His mouth was dry with a consuming thirst and he got up in the darkness for water, only to remember there was none. Swearing, he climbed back into bed.

Irma laughed at him with unconcealed satisfaction.

“Now,” she said boastfully, “am I nineteen?”

3

HE AWOKE with the sun shining on his face, spilling through the open window he had raised the night before. The room was quiet and unmoving, a large and clean room in sharp contrast to that other squalid cell in which he had awakened the previous day. After a few moments the quiet and unmoving street below the window came to his attention, and he remembered where he was and what had happened to him. Nothing had happened to him — that was the surprising thing. He lived. He didn't move, didn't get up and rush to the window to see if the city had changed itself overnight, to see if the dead had returned to life and were moving about the streets in normal fashion. There would be no magical change, no overnight erasing of the nightmare that had killed a city. Yesterday and last night were too real, too much like those towns in Italy and France. This city was gone. His immediate concern was to find out how many others had died with it, how many others had fallen under enemy bombs.

That, and get back to the army.

Meanwhile, what would he do with the girl? Take her along and turn her over to the Red Cross — or walk out on her, leave her here in the city where she lived? He turned his inquiring eyes toward the other bed and found it empty.

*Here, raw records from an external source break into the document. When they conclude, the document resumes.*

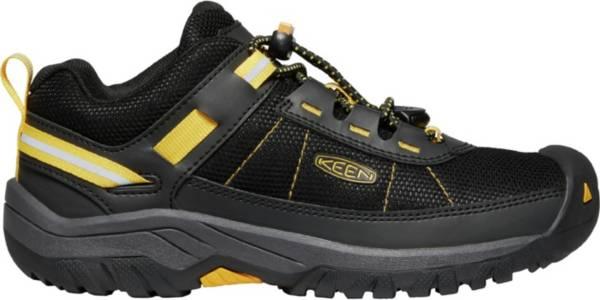 KEEN Kids' Targhee Sport Hiking Shoes product image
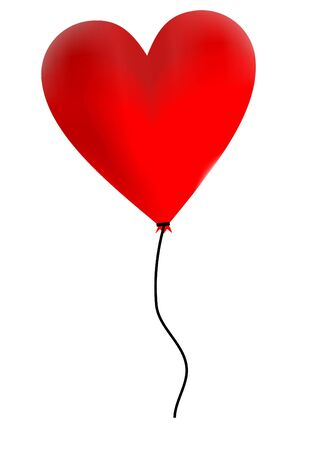 heart balloon Stock Photo - 792943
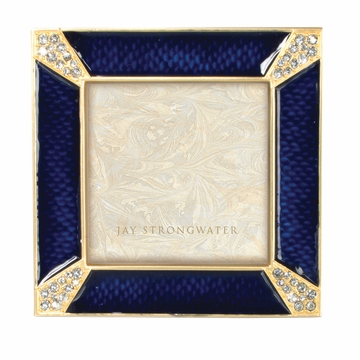 Jay Strongwater Leland Pave Corner 2in. Square Frame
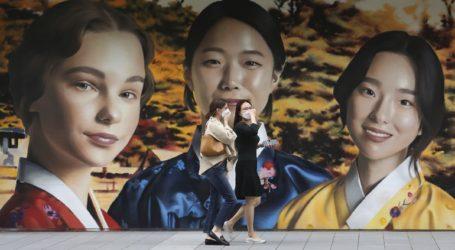 Τον χαμηλότερο αριθμό κρουσμάτων από τα μέσα Αυγούστου κατέγραψε η Νότια Κορέα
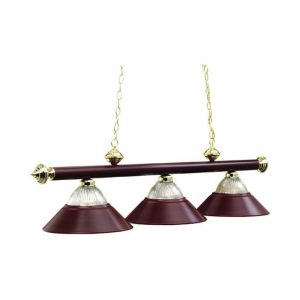 file 6 36 300x300 - Metal Shades Billiards Light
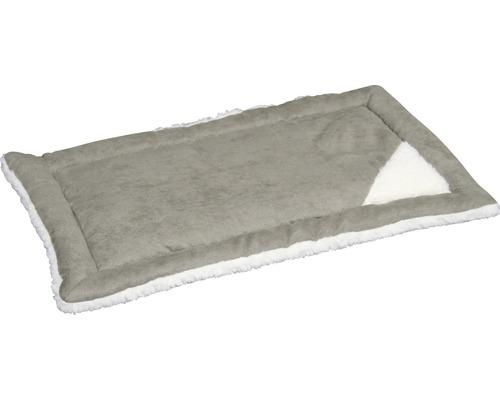 Coussin de couchage KERBL Cleo 48x29cm gris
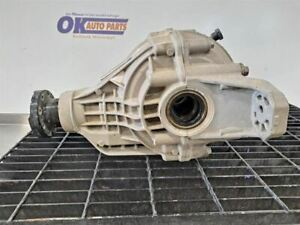 14 19 Jeep Grand Cherokee Oem Rear Carrier Diff Differential 68378939aa 230mm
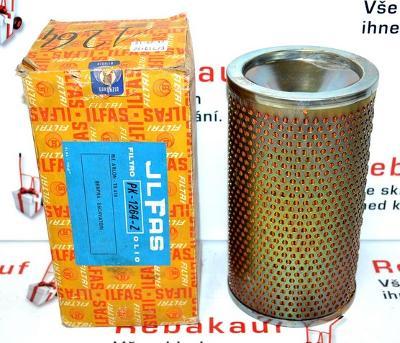Olejový filtr pro bagry bagr pracovní stroj BENFRA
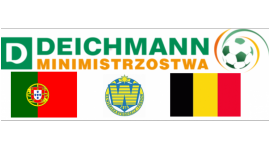 Deichmann U11 - 07.05.2017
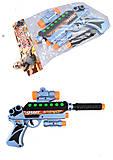 Игрушка - пистолет музыкальный, 108-19, отзывы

Gary sat up, startled. Had she left him?

He stepped out of bed and padded across the rug in his bare feet, to pause before the bureau. The flashlight was still there but the stolen jewelry was gone. Turning, he quickly crossed the room to the outer door, tugged at the knob and found it locked. The key was not there. The girl had left him and locked the door from the outside, taking her loot with her. He stood at the door, thinking of her.

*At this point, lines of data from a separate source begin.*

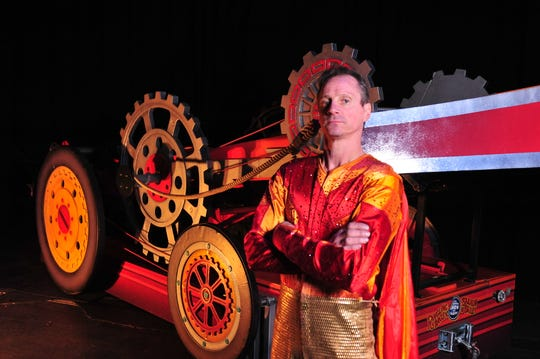 The Human Arrow is one of the performers at this year's Royal Hanneford Circus, at the Westchester County Center, Feb. 16-18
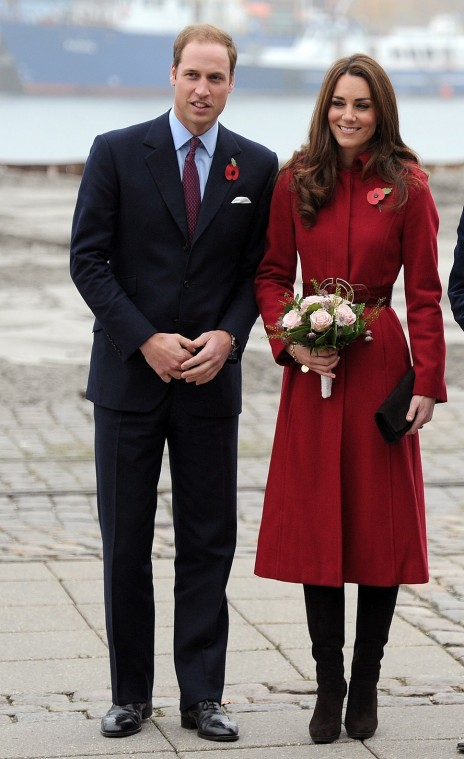 Kate Middleton Coat Fashion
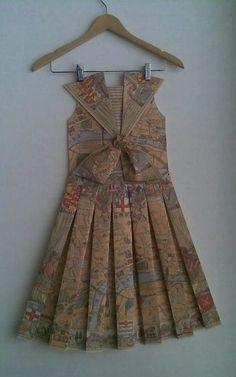 London Nursery Dress Wall Art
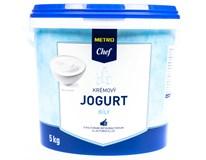 Metro Chef Jogurt bílý krémový 4% chlaz. 1x5kg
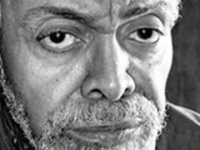 Whys Black Magicians: Amiri Baraka in Word and Image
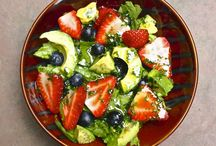Summer Meals with a Twist!  / Yummy dinner ideas for summer.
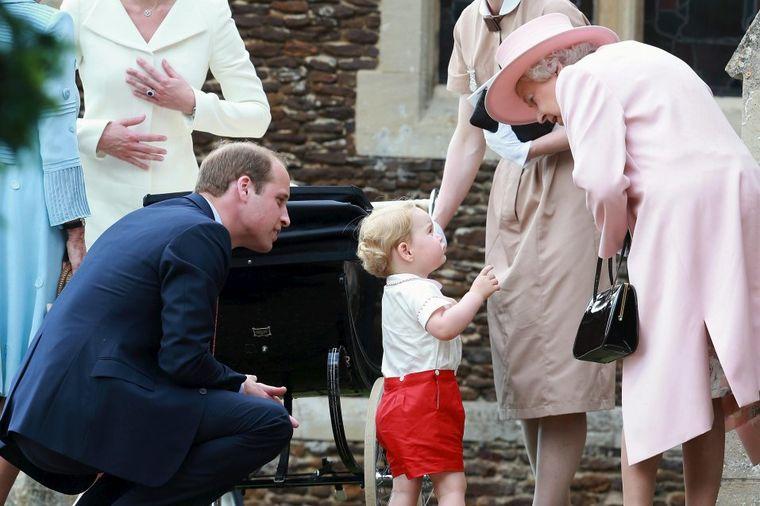 Otkriveno kako Džordž zove kraljicu: Slađi nadimak nikada nije imala!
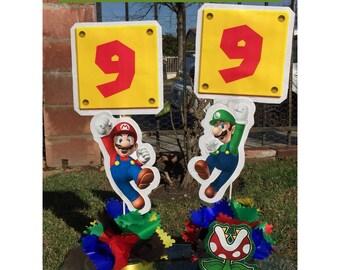 Super Mario Bross  decoration party centerpiece.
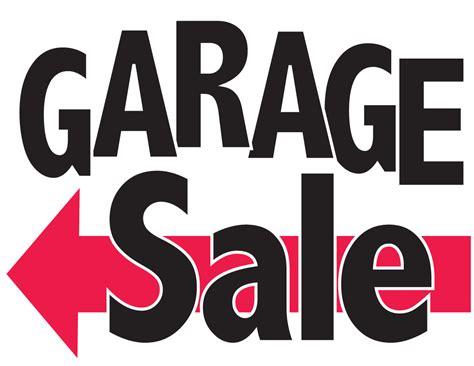 sale signs printable garage inspiring garage sale signs ideas free garage sale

Nineteen… and she could prove it. Had proved it. He looked back at her rumpled bed and said aloud, “Hell of a note!” And then he went into the bathroom.

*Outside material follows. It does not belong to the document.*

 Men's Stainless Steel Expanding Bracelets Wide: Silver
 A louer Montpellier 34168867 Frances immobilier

The mirrored cabinet set in the wall was empty but for a few tiny bars of hotel soap and he slammed the lid shut in disgust. A dirty, bearded face stared back at him. The water taps above the sink still refused to run and he was on the point of turning to leave the room when his eyes found the water closet. Lifting off the porcelain lid and twisting the floating ball back out of the way, he scooped his hands into the box and washed his face. The water felt good on his skin and he poured handfuls over his head, letting it run down his body. A half dozen untouched towels hung near-by. As he was drying himself he caught sight of his beard in the mirror again, and stopped.

Gary quit the bathroom and walked to the door, forgetting it was locked until the knob resisted his hand. He muttered an impatient threat to the absent girl under his breath and crossed through the connecting doorway to the adjoining room, to let himself out into the hotel corridor. Going downstairs, he noted the room numbers nearest the lobby and on reaching the ground floor, scooped from the clerk's rack several keys to those rooms. Searching about the lobby he found a drugstore opening off it, and picked up a heavy chair to hurl through its locked door. The drugstore shelves offered him his choice of shaving equipment and he picked up a handful, taking the things up to the second floor and the nearer rooms.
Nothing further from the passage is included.